Quote:Original post by Driv3MeFar
Quote:Original post by Muse
Quote:Original post by Oluseyi Source code is an intermediate product, not an end result, so comparing source code to buildings is wrong. Correcting that analytical error, it becomes clear that the parallels between software development and other engineering disciplines are very strong. So I'm going to have to stand by my original statement: software development is a young and primitive discipline. |
I continue to disagree. Source code is the final product of the software engineer. There is no need to extend this discussion to the trivial final step of converting that source code into machine instructions; that is not a human job, and we are discussing humans here. |
I don't think so. Code is a means to and end; ultimately, the goal is an application which can be used by your customers. They don't care what your code looks like, and in most cases you're not selling code, you're selling the final application built from that code. |
Not only that, but the quality of source code is not directly proportional to the quality of the resulting software artifact. Thousands of software developers write ugly, hard to read/maintain code that yields efficient, pleasurable use to customers. Plus, a software developer's job is not done until the source code produced has been proven to translate into object/machine code and software artifacts/behaviors in desired fashion. If the result of a "mere translation step" is the arbiter of the quality/completion of your work, then that result
is your product.
Quote:Original post by Muse
Quote:Original post by Oluseyi Blueprint -> building : immense amount of labor UML diagram -> software artifact : immense amount of labor |
You've juxtaposed the work necessary to transmute a blueprint into a bridge to that necessary to transmute a UML diagram into a complete software project, implying that they're the same sort of thing. But are they? |
You've arbitrarily selected the large task of converting a blueprint into a bridge, as opposed to the proportionally smaller yet semantically and conceptually identical task of, say, converting a blueprint into a table for mass production at IKEA. I see right through that, so, to answer your question, yes, they're the same sort of thing.
Quote:Another way of reiterating my argument: If you wrote a software project design sufficiently precisely (to use your own term), that no more design decisions needed to be made, then the blueprint you wrote would be the software. This is why I can't stomach the argument that programmers are fungible: for them to do useful work they need a certain creativity and a certain perspicacity, which needless to say differentiates them. |
The blueprint would be the software prior to a translation step requiring no creative input. If the form of that blueprint is machine comprehensible, then, yes, it's the software - compile away. But it typically isn't, which is why we need "coders".
For the record, I never said programmers were fungible. I said
coders were. (Go back and re-read my post.)

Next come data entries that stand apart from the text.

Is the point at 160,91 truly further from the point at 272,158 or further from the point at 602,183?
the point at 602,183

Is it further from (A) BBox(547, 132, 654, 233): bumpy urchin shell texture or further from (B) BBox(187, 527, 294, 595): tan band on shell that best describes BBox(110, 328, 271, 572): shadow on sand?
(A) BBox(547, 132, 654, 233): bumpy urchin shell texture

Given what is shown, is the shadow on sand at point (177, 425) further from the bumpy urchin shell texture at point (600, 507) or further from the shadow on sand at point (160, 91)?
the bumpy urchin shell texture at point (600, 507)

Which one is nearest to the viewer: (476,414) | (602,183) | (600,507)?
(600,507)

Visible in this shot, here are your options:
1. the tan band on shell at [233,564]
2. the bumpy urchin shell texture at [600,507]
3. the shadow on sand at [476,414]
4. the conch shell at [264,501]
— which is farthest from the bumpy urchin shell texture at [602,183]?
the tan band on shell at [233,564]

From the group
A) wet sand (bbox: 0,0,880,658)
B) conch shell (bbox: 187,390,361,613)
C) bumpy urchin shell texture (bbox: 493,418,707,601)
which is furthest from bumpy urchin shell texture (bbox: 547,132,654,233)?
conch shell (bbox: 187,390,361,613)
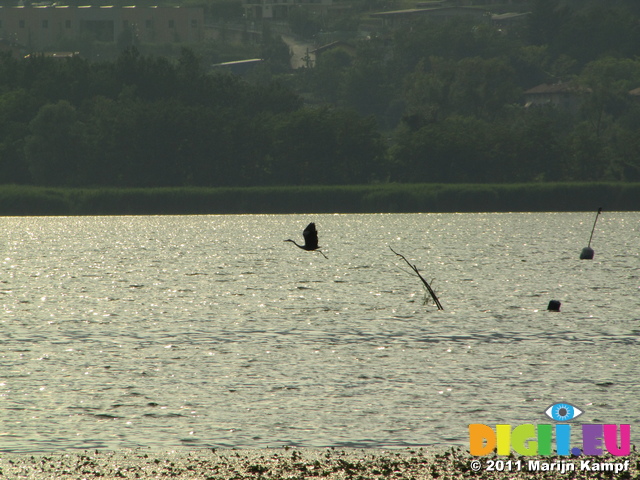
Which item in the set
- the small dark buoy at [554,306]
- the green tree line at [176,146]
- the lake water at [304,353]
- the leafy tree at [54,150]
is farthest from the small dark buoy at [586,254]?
the leafy tree at [54,150]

Quote:Original post by Jerax
Quote:Original post by Oluseyi Don't blame me because you have an arbitrarily abstract notion of what constitutes a "design." The fact remains that if you provide sufficiently precise instructions, a team of interns can write Halo 4 (or whatever passes for a superlative example for you). |
I disagree. If the McFood example teaches us anything it's that if you give precise instructions to a bunch of monkeys you get mediocre product. |
This "insight" is predicated on the assumption that the only variable in final quality is the quality of the instructions, not the quality of the ingredients or any intermediate steps such as flash freezing and reconstitution.
Given your lack (and, honestly, it's not your fault; I'd be asking the impossible) of control for these other variable factors, I have to view your disagreement as irrelevant to the analysis of the consistent procedural outcomes under investigation.
Quote:There's also significant evidence that small teams are a lot better than large (go read The Mythical Man Month if you're in doubt). Small teams mean each member has to do more which means you need a team made of the best people, not a huge farm of monkeys. |
That's just bad reasoning. First of all, nothing states that you need many monkeys. If you have one or two designers who can provide sufficiently precise instructions in an efficient manner, you may only need as many monkeys - or even fewer - to follow the instructions and yield the output artifact. Frankly, we're in the realm of pure speculation here.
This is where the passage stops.